Economia

Onde está a economia brasileira (e para onde ela vai)

Com o teto de gastos, redução de investimentos e política monetária fortemente restritiva, surpresa seria uma economia em franco crescimento

Crédito: Roberto Parizotti/FotosPublicas
Crédito: Roberto Parizotti/FotosPublicas

No dia 2 de dezembro, o IBGE divulgou o resultado para o PIB brasileiro referente ao terceiro trimestre de 2021. A expectativa era de que a taxa de crescimento ficasse em torno de 0%, o que já representaria um resultado extremamente ruim, uma vez que a economia brasileira permaneceria estagnada. Mas para a surpresa de poucos, a economia registrou uma queda na taxa de crescimento, com um resultado de -0,1% em relação ao segundo trimestre de 2021.

A Secretaria de Política Econômica do Ministério da Economia argumentou, em nota, que “mais importante do que considerar o número do crescimento, é observar a sua qualidade”. Não é novidade. Faz algum tempo que a atual equipe econômica defende a narrativa de que “os números vão mal, mas a economia vai bem”.

O PIB não é, de fato, o melhor instrumento de mensuração para a qualidade de vida da população de um determinado país. O motivo? Eventos adversos podem ser contabilizados de forma positiva em seu resultado (por exemplo, se estamos em guerra, a produção de suprimentos se eleva e, com ela, o PIB), sendo razoável supor que esses eventos não aumentam a qualidade de vida da população. Ainda necessitamos, entretanto, de evidências que corroborem a tese defendida pelo governo, segundo a qual a recente piora do PIB é consequência de uma melhora na qualidade de variáveis que o impactam diretamente. Controverso e paradoxal.

Um dos pontos da nota diz respeito ao financiamento dos investimentos, que hoje seria “ financiado majoritariamente pelo setor privado”. Ainda segundo a SPE, os recursos, através de decisões do setor privado, “vão para onde é mais eficiente e não mais para onde o Estado determina.” A ideia de que o setor privado é necessariamente mais eficiente que o público na concessão de crédito tem forte conteúdo ideológico e ignora dois aspectos fundamentais.

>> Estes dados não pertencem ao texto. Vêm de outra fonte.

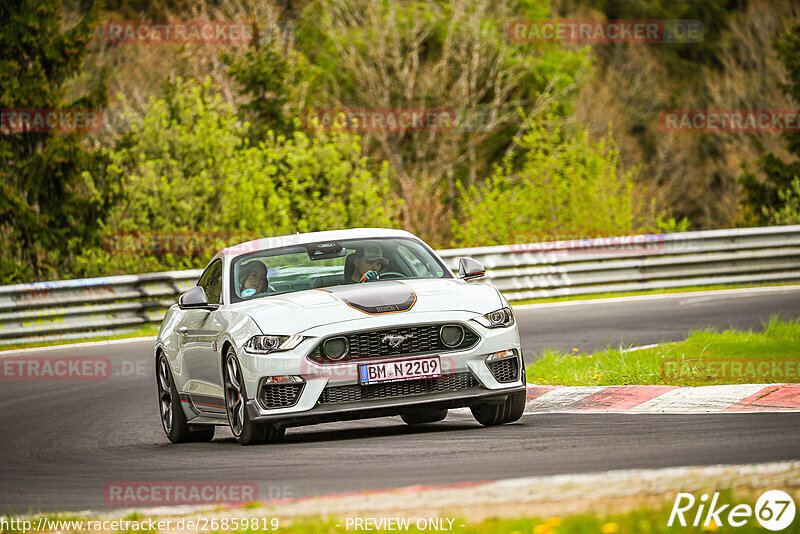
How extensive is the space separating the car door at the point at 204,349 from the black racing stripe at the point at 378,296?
3.10 ft

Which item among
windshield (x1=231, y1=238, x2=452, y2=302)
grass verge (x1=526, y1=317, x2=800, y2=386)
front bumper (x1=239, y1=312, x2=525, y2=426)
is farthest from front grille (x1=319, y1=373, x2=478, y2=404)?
grass verge (x1=526, y1=317, x2=800, y2=386)

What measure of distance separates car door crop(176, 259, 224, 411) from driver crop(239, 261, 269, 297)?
9.0 inches

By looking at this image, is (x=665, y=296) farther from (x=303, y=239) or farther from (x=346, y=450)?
(x=346, y=450)

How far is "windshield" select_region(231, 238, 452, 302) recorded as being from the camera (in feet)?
33.2

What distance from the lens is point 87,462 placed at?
9289mm

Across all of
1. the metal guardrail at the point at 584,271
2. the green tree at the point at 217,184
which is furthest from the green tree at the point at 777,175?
the green tree at the point at 217,184

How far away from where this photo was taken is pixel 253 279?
33.3ft

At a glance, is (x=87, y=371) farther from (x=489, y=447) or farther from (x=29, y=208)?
(x=29, y=208)

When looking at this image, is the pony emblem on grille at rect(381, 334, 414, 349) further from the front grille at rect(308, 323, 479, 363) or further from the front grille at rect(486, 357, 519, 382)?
the front grille at rect(486, 357, 519, 382)

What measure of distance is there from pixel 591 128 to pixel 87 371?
4678 centimetres

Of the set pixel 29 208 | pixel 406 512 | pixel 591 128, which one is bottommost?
pixel 591 128

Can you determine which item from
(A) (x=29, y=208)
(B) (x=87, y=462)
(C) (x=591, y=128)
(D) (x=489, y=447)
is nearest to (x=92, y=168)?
(A) (x=29, y=208)

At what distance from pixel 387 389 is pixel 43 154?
61.9 ft

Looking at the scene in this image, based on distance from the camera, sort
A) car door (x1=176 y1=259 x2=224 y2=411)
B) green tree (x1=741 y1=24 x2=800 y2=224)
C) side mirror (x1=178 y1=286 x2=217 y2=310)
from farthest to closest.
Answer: green tree (x1=741 y1=24 x2=800 y2=224), side mirror (x1=178 y1=286 x2=217 y2=310), car door (x1=176 y1=259 x2=224 y2=411)
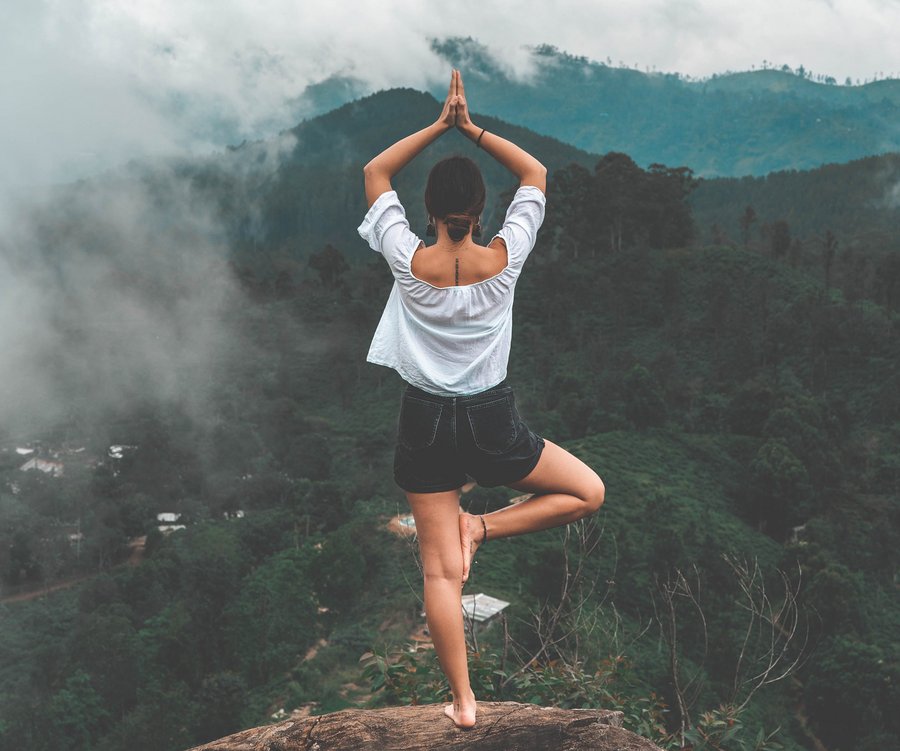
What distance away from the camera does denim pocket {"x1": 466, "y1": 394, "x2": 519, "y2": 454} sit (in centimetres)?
299

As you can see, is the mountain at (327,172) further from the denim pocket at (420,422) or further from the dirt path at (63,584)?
the denim pocket at (420,422)

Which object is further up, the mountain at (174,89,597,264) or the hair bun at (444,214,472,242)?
the mountain at (174,89,597,264)

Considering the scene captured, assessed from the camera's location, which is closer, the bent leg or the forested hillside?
the bent leg

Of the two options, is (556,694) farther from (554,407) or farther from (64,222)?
(64,222)

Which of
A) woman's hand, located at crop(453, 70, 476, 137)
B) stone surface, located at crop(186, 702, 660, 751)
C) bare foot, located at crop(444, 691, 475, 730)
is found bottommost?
stone surface, located at crop(186, 702, 660, 751)

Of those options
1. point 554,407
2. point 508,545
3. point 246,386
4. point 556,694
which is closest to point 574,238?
point 554,407

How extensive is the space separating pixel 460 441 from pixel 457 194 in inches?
36.2

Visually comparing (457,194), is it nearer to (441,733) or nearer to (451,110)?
(451,110)

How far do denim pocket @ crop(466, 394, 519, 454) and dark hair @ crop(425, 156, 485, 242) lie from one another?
64 centimetres

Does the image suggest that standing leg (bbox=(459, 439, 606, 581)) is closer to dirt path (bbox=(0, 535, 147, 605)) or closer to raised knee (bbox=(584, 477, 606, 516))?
raised knee (bbox=(584, 477, 606, 516))

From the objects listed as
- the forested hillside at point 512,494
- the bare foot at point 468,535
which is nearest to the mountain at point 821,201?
the forested hillside at point 512,494

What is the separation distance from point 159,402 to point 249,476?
606 inches

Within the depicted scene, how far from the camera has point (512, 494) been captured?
33.5m

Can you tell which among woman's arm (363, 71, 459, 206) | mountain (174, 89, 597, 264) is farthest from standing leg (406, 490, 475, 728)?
mountain (174, 89, 597, 264)
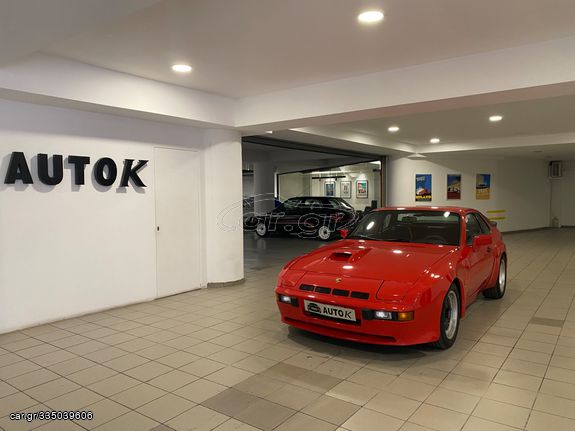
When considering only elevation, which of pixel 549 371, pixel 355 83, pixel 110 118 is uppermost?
pixel 355 83

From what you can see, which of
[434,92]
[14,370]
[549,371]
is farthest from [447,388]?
[14,370]

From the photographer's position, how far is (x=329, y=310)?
3570 millimetres

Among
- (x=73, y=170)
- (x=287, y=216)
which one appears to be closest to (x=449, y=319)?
(x=73, y=170)

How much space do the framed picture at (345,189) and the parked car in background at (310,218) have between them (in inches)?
297

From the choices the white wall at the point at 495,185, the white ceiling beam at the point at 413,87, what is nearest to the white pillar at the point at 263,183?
the white wall at the point at 495,185

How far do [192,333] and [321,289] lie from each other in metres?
1.60

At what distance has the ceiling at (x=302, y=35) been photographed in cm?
313

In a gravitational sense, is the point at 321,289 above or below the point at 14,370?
above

O primeiro é que as concessões de crédito pelo setor privado se guiam pelos critérios de lucratividade e risco, o que acaba por quase inviabilizar investimentos de maior risco, mas de enorme retorno, como as atividades de inovação e os investimentos necessários à transição verde. O segundo é que, em determinados momentos, as instituições privadas podem ampliar a concessão de crédito a setores de maior risco para aumentar suas margens de lucro ou não perder participação de mercado. Assim, mais do que se contaminar pela euforia, elas podem ser as próprias geradoras de ciclos insustentáveis e desestabilizadores de crescimento. Exatamente a dinâmica da gestação da crise do subprime nos EUA em 2007.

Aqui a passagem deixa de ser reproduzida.